(Texto de origen)
Print Friendly, PDF & Email

(versión ampliada de Caimán CdC nº 74). 
Enric Albero.

¿Cuáles son las motivaciones que dan lugar a Las distancias?

La idea surge de la conexión de dos cosas diferentes. En primer lugar, quería hacer una película sobre el rencuentro de un grupo de amigos, que es una especie de subgénero por el cual siento predilección y que da pie a un contexto interesante en el que pueden suceder muchas cosas. Me refiero a películas como Reencuentro (Lawrence Kasdan, 1983), que me gustó muchísimo en su momento, aunque la estética sea muy diferente. De hecho, fue el primer referente para el argumento, porque al principio teníamos a un Comas (Miki Esparbé) que había sufrido un accidente, pero justo cuando estábamos escribiendo, se estrenó Pequeñas mentiras sin importancia (Guillaume Canet, 2010) y lo cambiamos. En segundo lugar, quería hablar sobre la decepción.

Esa decepción es generacional pero también coyuntural…

La crisis nos pilló justo en aquel momento en el que pensábamos “ahora voy a ir a mejor”.Llevo tiempo trabajando y ahora es el momento de dar el salto, de alcanzar estabilidad”. Y es algo que no solo no pasó, sino que no pasará. También creo que el punto generacional de la película lo aporta el contexto, porque creo que el sentimiento de decepción es inherente a cualquier época de cambio, aunque sí que es cierto que nos ha marcado mucho. Te has ido de erasmus, has viajado mucho, hablas idiomas, tienes un máster, y ¿qué pasa?

Esa sensación de desnorte viene marcada por una puesta en escena muy pensada: el uso del foco, la fotografía grisácea, el tratamiento del espacio…

A nivel formal teníamos claro que queríamos una película áspera y es algo que hablé con Julián Elizalde (director de fotografía) desde un principio: no quería rodar en blanco y negro, pero quería una película con muy poco color, un color que entra a través de la luz que acaba tiñendo las situaciones cuando se hace de noche y la ciudad se ilumina. La luz tenía que ser, aparentemente, muy natural pero no a favor de la belleza de los personajes, sino con la intención de crear una atmósfera y reflejar un estado de ánimo.

(Lista de tareas)
1 - Reproduce literalmente el pasaje de la entrevista sobre Las distancias que empieza con "Enric Albero." y sigue hasta "sobre la decepción.".
2 - Por favor, continúa la entrevista sobre Las distancias a partir de su última frase.

(Datos proporcionados)

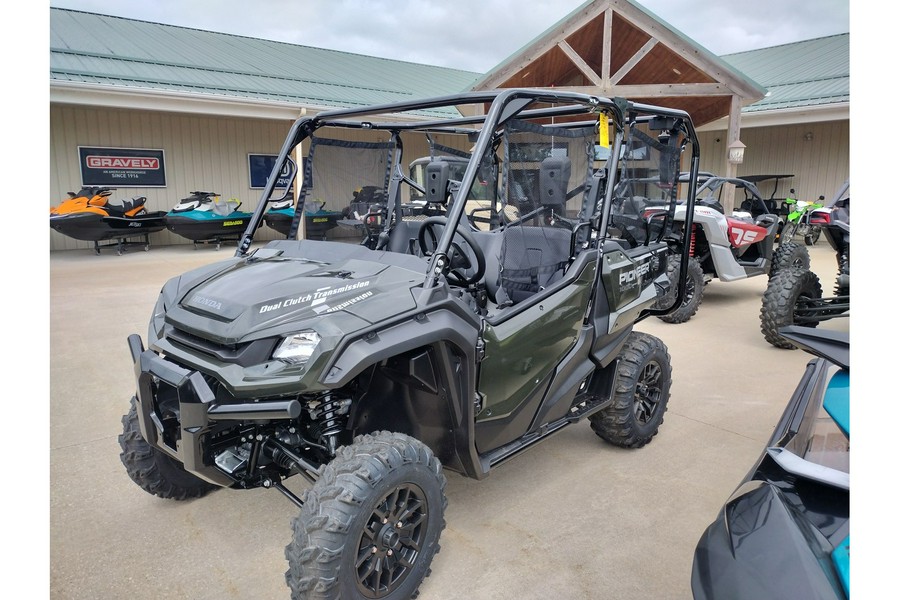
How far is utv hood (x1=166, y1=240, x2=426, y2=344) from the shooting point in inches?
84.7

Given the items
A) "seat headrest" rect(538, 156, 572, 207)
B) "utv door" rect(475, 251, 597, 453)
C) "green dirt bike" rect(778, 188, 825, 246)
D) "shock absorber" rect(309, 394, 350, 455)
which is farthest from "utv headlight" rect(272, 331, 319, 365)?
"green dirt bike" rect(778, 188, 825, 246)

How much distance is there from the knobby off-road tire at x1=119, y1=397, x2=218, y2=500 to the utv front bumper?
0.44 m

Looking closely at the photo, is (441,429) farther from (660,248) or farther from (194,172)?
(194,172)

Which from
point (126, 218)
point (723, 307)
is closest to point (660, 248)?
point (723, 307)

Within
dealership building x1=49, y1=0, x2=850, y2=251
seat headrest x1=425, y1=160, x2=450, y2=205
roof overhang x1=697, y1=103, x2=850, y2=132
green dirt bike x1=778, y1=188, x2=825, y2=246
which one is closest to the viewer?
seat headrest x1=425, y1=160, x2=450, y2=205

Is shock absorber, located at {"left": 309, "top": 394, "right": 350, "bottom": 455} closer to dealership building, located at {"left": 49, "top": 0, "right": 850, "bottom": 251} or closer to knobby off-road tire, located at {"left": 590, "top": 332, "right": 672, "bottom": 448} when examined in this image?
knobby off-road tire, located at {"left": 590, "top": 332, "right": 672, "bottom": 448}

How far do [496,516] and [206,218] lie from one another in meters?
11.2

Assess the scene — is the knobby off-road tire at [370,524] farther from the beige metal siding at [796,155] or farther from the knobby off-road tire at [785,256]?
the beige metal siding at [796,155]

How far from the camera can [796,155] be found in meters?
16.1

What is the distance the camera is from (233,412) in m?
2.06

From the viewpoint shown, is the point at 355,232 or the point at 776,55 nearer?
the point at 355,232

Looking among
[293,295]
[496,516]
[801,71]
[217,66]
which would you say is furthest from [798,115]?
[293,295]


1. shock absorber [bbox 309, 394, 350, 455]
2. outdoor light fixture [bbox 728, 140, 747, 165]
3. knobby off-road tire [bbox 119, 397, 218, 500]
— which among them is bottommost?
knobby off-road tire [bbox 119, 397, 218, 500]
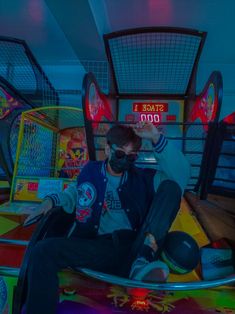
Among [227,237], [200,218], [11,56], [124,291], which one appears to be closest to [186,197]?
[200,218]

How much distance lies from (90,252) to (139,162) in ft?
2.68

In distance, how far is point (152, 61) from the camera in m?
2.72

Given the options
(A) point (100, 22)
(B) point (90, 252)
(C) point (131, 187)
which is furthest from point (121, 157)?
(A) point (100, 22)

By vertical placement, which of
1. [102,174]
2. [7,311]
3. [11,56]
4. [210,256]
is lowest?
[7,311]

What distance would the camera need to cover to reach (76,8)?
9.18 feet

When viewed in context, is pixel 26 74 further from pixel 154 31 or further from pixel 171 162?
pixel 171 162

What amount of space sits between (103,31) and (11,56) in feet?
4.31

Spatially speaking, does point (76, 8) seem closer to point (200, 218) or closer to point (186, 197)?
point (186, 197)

(Respuestas)
1 -
Enric Albero.

¿Cuáles son las motivaciones que dan lugar a Las distancias?

La idea surge de la conexión de dos cosas diferentes. En primer lugar, quería hacer una película sobre el rencuentro de un grupo de amigos, que es una especie de subgénero por el cual siento predilección y que da pie a un contexto interesante en el que pueden suceder muchas cosas. Me refiero a películas como Reencuentro (Lawrence Kasdan, 1983), que me gustó muchísimo en su momento, aunque la estética sea muy diferente. De hecho, fue el primer referente para el argumento, porque al principio teníamos a un Comas (Miki Esparbé) que había sufrido un accidente, pero justo cuando estábamos escribiendo, se estrenó Pequeñas mentiras sin importancia (Guillaume Canet, 2010) y lo cambiamos. En segundo lugar, quería hablar sobre la decepción.

2 -
En cuanto a la puesta en escena, queríamos estar con la cámara dentro de la acción, cerca del eje de miradas de los personajes, seguirlos de cerca, no abrir el plano y olvidar la ciudad porque no queríamos hablar de Berlín. El juego con el foco nos ayuda a encerrarlos y a percibir el espacio que les rodea desde la desorientación. Julián (Elizalde) fue muy importante a la hora de construir las secuencias dada su experiencia rodando televisión y documentales. Es un muy buen operador de cámara, ha trabajado mucho con Pau Freixas –haciendo Pulseras rojas, por ejemplo– y se encuentra muy cómodo en situaciones como las que se dan en la película. Es muy intuitivo, lee el guion y entiende la escena a nivel dramático y en momentos en los que yo incluso le decía “aguanta, aguanta” y el percibía que a alguno de los personajes involucrados le sucedía algo hacía una panorámica y no perdíamos ese instante. Formamos un buen equipo, nos conocemos bien y hemos rodado mucho juntos. Su aportación fue brutal, llegábamos al set, ensayábamos con los actores, terminábamos de fijar una coreografía que nos permitía optimizar tiempo y nos permitía generar nuevas sensaciones a partir del montaje interno.

Esa labor de afinamiento también se observa en un guion muy poco explicativo. ¿Fue así desde el principio?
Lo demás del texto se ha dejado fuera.